Goodbye.... for now.


----------



## smileysal (Aug 5, 2010)

oooooooooooooooh I like. Looking at the history of Ruperra Castle, it was built by Sir Thomas Morgan, so now wondering if he and they were relatives of mine (my family are Bowen's and Morgan's  ).

History of the castle to be found here.

http://www.ruperra.org.uk/

 Sal


----------



## Foxylady (Aug 5, 2010)

Nice explore, Cardiff. Some lovely details remaining. 

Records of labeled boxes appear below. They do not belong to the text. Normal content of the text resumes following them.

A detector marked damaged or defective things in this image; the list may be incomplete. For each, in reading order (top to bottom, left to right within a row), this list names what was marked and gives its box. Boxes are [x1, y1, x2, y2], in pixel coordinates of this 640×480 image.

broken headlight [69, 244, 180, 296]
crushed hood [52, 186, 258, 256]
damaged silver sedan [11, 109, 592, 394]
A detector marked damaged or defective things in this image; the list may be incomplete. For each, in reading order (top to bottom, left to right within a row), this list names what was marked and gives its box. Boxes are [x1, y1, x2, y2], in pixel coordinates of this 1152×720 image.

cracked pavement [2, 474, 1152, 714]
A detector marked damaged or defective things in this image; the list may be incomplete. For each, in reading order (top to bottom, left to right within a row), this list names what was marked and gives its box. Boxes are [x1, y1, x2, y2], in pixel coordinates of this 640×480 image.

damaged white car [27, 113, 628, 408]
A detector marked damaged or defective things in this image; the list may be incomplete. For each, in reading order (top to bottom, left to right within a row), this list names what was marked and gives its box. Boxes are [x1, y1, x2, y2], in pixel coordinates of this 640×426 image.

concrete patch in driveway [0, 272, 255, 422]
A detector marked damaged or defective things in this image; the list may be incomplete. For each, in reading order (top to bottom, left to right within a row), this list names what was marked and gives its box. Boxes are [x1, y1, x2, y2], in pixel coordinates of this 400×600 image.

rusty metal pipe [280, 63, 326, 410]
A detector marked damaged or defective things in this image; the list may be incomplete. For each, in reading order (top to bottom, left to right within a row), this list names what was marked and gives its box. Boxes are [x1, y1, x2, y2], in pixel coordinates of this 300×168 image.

It always makes me chuckle when people explore in shorts.


----------



## cardiffrail (Aug 5, 2010)

Lovely report, thank you. Never had time for that one when I still lived in Cardiff.


----------



## klempner69 (Aug 5, 2010)

Very nice indeedy..you didnt dissappoint eh!


----------



## chelle (Aug 6, 2010)

*ruperra castle*

When u gonna take me stu......its looks lovely & i need to see it 
Thanx for the pics cardiff


----------



## chaoticreason (Aug 7, 2010)

Tar very much for these gorgeous pictures.
Of all my favorite places to visit,number one on the list has to be derelict old mansions... this grand old seat certainly fits that bill down to a tee,what a wonderful place!
Somewhat sad though; that this great edifice is almost certainly never going to be restored in anyway,atleast I assume so (hope I am wrong)
But as it stands now,it is a truly romantic gem of the forever diminishing stock of great aristocratic seats. 
Love the shots... many thanks.


----------



## J_a_t_33 (Aug 8, 2010)

Wow what an awesome place!!

Anymore pics?


----------



## lizzibear (Aug 8, 2010)

Cracking shot of the plants climbing up the walls. What a lovely place.


----------



## sheep2405 (Sep 10, 2010)

Latest news, nice if you got £1.5 million lol

http://www.southwalesargus.co.uk/news/8384002.Ruined_castle_goes_on_market_for___1_5_million/


----------



## suzy32 (Aug 8, 2021)

lovely photos .. does anyone know whats going on with the castle now has it been sold? or is it still doable fallen in love with this place would love to see it at the end of the month


----------



## BikinGlynn (Aug 9, 2021)

suzy32 said:


> lovely photos .. does anyone know whats going on with the castle now has it been sold? or is it still doable fallen in love with this place would love to see it at the end of the month



Its privately owned by the people living in the house next to it. They use the stable block too.
They are not very approachable either & dont take kindly to anyone going in.
Its a real shame they have something like that & are happy to let it crumble


----------